* TEXTO PARA LEER:

Luis Bertrán se sume en el dolor y en el sufrimiento. Por una parte comprende que debe ser signo de misericordia y por otra no sabe cómo conciliarlo con la lucha por la justicia ante las situaciones que vivía a diario, sobre todo en el tema de las absoluciones en el confesionario. El problema será afrontado por los con­cilios de Lima y México.
Será también aquí el dominico Loayza, primer arzobispo de Lima, el que dará una solución equilibrada y profundamente humana que entra­rá a formar parte de la historia de la moral católica. Con dolor, pero con profunda obediencia, el santo misio­nero tuvo que volver a su España natal. Pero su testimonio será el pun­to de partida de una toma de con­ciencia más precisa en todos, de una acción concreta por parte de las autoridades españolas en el campo de la legislación y sobre todo de un movimiento misionero que su perso­na suscitó tanto en América como en España. El mismo Felipe II, promo­tor de su beatificación, quedó impresionado por esta figura de santo, auténtico constructor de historia en el continente americano.

* ÍTEMS PROPORCIONADOS:
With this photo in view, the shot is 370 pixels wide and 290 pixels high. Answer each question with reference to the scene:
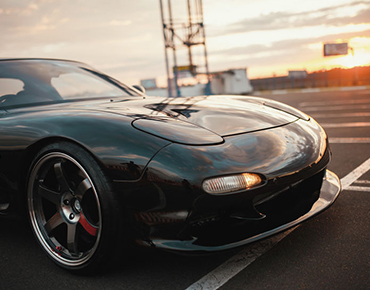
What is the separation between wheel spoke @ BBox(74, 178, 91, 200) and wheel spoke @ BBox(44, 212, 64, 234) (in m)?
0.23

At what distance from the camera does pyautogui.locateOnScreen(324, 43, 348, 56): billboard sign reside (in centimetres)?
5006

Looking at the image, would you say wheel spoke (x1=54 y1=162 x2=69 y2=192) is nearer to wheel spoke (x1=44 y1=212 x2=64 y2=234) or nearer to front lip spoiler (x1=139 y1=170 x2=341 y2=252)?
wheel spoke (x1=44 y1=212 x2=64 y2=234)

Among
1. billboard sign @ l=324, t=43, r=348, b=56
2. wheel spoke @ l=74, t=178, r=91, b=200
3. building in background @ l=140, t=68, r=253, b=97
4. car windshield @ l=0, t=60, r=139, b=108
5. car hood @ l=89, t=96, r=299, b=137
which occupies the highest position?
billboard sign @ l=324, t=43, r=348, b=56

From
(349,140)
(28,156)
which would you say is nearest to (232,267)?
(28,156)

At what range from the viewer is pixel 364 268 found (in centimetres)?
184

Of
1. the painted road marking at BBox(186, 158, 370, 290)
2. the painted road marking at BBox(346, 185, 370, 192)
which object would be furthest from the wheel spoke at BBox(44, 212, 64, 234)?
the painted road marking at BBox(346, 185, 370, 192)

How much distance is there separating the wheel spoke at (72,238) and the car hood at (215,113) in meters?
0.64

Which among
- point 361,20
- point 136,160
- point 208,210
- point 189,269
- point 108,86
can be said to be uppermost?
point 361,20

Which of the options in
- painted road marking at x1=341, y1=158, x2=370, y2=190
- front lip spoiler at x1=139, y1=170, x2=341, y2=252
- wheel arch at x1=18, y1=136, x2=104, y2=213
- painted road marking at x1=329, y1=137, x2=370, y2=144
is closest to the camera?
front lip spoiler at x1=139, y1=170, x2=341, y2=252

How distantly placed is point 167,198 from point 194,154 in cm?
24

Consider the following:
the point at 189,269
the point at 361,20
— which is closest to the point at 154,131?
the point at 189,269

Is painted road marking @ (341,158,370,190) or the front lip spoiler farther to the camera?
painted road marking @ (341,158,370,190)

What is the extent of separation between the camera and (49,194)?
84.8 inches

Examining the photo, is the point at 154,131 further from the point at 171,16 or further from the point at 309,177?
the point at 171,16
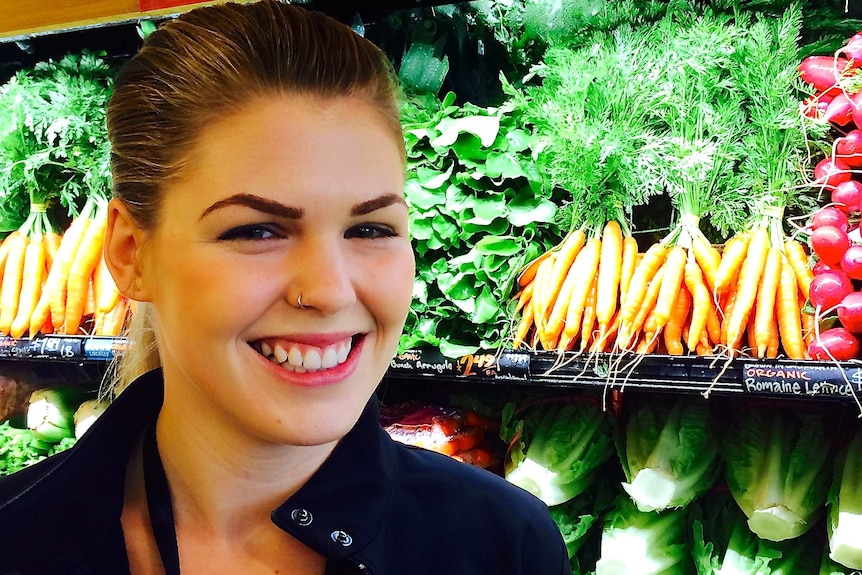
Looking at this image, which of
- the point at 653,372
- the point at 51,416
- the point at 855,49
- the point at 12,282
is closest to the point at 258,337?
the point at 653,372

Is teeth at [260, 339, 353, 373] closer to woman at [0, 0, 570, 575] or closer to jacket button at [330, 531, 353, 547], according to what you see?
woman at [0, 0, 570, 575]

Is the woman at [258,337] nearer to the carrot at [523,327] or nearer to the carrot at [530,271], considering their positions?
the carrot at [523,327]

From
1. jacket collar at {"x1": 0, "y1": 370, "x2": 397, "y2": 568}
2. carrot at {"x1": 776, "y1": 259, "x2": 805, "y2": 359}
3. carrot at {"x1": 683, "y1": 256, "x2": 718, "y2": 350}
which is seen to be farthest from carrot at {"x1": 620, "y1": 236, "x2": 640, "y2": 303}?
jacket collar at {"x1": 0, "y1": 370, "x2": 397, "y2": 568}

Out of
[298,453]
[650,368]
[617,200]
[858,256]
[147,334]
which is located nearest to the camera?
[298,453]

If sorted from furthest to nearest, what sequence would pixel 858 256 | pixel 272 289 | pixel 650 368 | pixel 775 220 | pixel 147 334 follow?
pixel 775 220 < pixel 650 368 < pixel 858 256 < pixel 147 334 < pixel 272 289

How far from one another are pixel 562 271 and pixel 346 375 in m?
1.05

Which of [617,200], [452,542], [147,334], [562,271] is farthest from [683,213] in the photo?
[147,334]

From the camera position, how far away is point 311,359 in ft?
2.95

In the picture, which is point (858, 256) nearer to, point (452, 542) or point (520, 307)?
point (520, 307)

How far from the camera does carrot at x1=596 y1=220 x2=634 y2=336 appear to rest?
1.82 meters

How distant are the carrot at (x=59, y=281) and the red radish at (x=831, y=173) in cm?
219

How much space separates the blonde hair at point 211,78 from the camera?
3.02 ft

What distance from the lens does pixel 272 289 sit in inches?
34.1

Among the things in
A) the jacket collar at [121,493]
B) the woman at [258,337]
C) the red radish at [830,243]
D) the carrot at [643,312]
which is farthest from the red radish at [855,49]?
the jacket collar at [121,493]
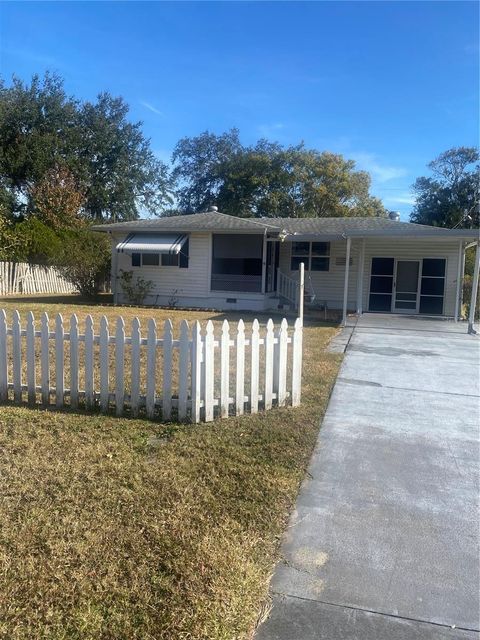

* LO QUE SE PIDE:
Según el texto sobre Luis Bertrán, ¿quién fue el primer arzobispo de Lima? Los ítems no hacen falta para resolver ninguna tarea.

* RESULTADO DE LA TAREA:
El dominico Loayza.